No caso do Estado do Rio Grande do Sul (RS), entre os anos de 2007 a 2014,
este aumento foi de 41% (BRASIL, 2014b). Assim, considerado o quarto país com
maior população feminina privada de liberdade do mundo, em junho de 2014, o
Brasil contava com 37.380 mulheres presas e 542.401 homens presos, totalizando
579.781 pessoas privadas de liberdade (BRASIL, 2014a; BRASIL, 2015).

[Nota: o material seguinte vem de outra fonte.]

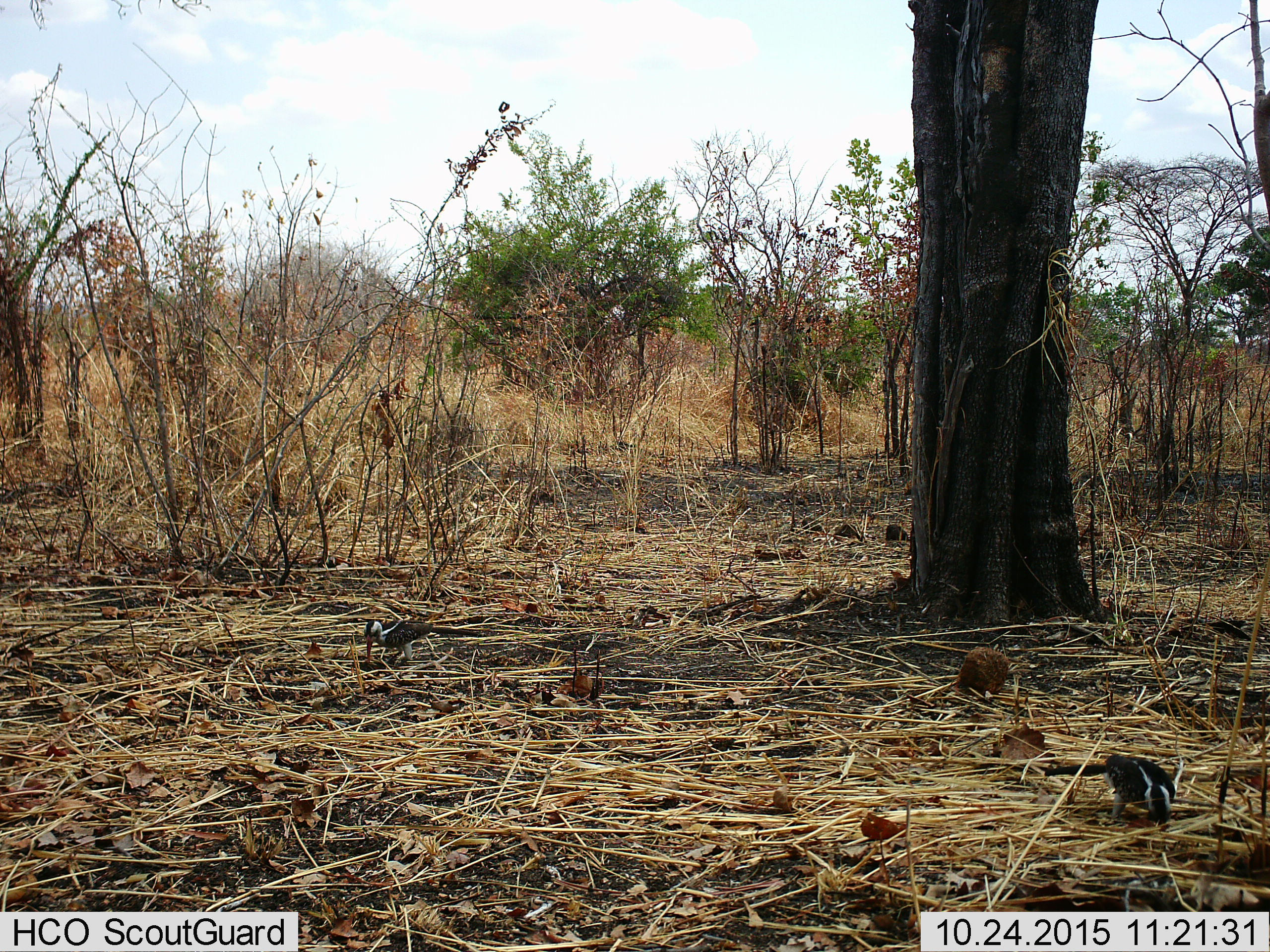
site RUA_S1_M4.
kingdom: Animalia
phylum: Chordata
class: Aves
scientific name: Aves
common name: bird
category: birdother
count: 2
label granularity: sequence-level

A partir de uma caracterização da PPL, é possível perceber que essa possui cor
e classe. Isso se justifica a partir do reconhecimento de que as ações repressivas
à criminalidade têm se dado justamente nas periferias dos grandes centros
urbanos. Tais ações, advindas das políticas proibicionistas de “guerra às drogas”,
são adotadas pelo Estado brasileiro (através do sistema penal de justiça e de
segurança pública) aos moldes dos Estados Unidos da América e se dão nas marcas
da criminalização da pobreza. Isso vem a resultar não só em um encarceramento
em massa, mas, também, em altos índices de homicídios da juventude negra
periférica (WACQUANT, 2001; ZAFFARONI, 2013; BRASIL, 2015).

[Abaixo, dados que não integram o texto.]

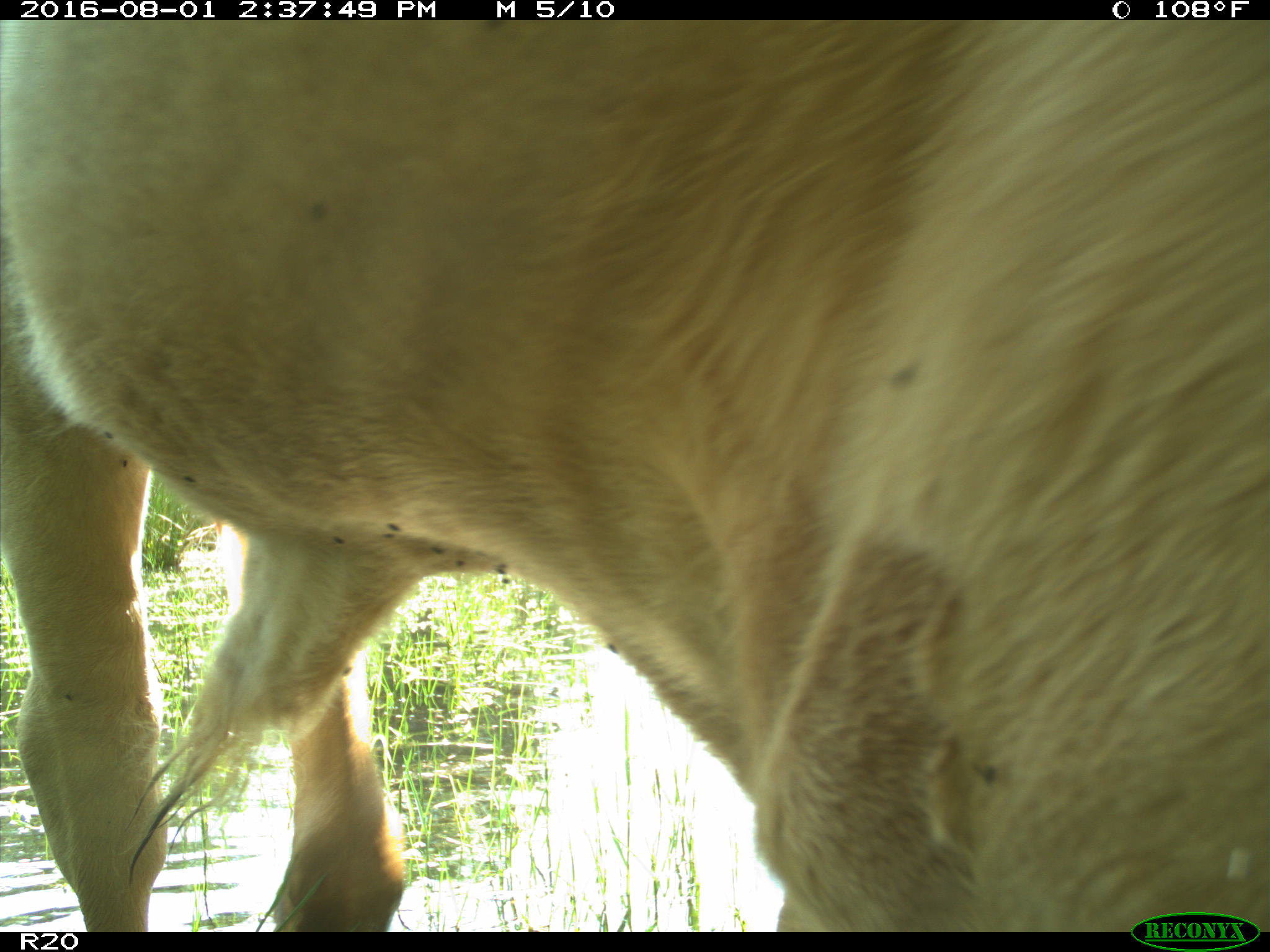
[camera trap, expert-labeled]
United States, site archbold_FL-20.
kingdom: Animalia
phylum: Chordata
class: Mammalia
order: Artiodactyla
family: Bovidae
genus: Bos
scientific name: Bos taurus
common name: domestic cow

Assim, a análise dessa questão expõe o caráter de classe do Estado burguês
na captura dos sujeitos inseridos de forma precária na produção social de riqueza,
uma vez que essa se dá sobre os estratos mais desfavorecidos e marginalizados
da classe trabalhadora e do lumpemproletariado2, ou seja, pretos, pobres e
marginais (WACQUANT, 2001; SOARES & GUINDANI, 2007). Ainda
segundo Wacquant (2001), sobretudo nos países da América Latina, onde há
uma profunda desigualdade social e econômica, histórica ausência democrática,
subordinação ao capital internacional, industrialização recente, bem como a
herança colonial e ditatorial, esse cenário é ainda mais precário. A realidade
desses países tem representado um avanço no processo de pauperização das
massas, além do crescimento da violência urbana. De acordo com Lessa e Tonet
(2011), a essência dessa questão, em última instância, pode ser identificada
na violência inerente ao modo de produção da vida na sociedade capitalista,
em que uma classe detém o domínio econômico, político e ideológico sobre a
outra, por intermédio do Estado.
Tendo em vista a situação de vulnerabilidade que as pessoas privadas de
liberdade se encontram (mesmo antes e depois do cárcere), bem como o
crescente número de mulheres presas no RS a questão da saúde da PPL vem se
apresentando como ainda mais complexa. Além das mulheres estarem expostas
às precárias condições sanitárias dos presídios, que caracterizam altas taxas de
mortalidade e agravos infecto-contagiosos (tais como HIV/AIDS, tuberculose,
sífilis, hepatites virais e outras Infecções Sexualmente Transmissíveis), essas
apresentam diversos problemas relacionados à saúde mental e ao uso abusivo
2 Para Marx & Engels (2002), o lumpemproletariado trata-se da parcela do proletariado urbano que não está
inserida em nenhum trabalho formal (como, por exemplo, pessoas em situação de rua ou de tráfico).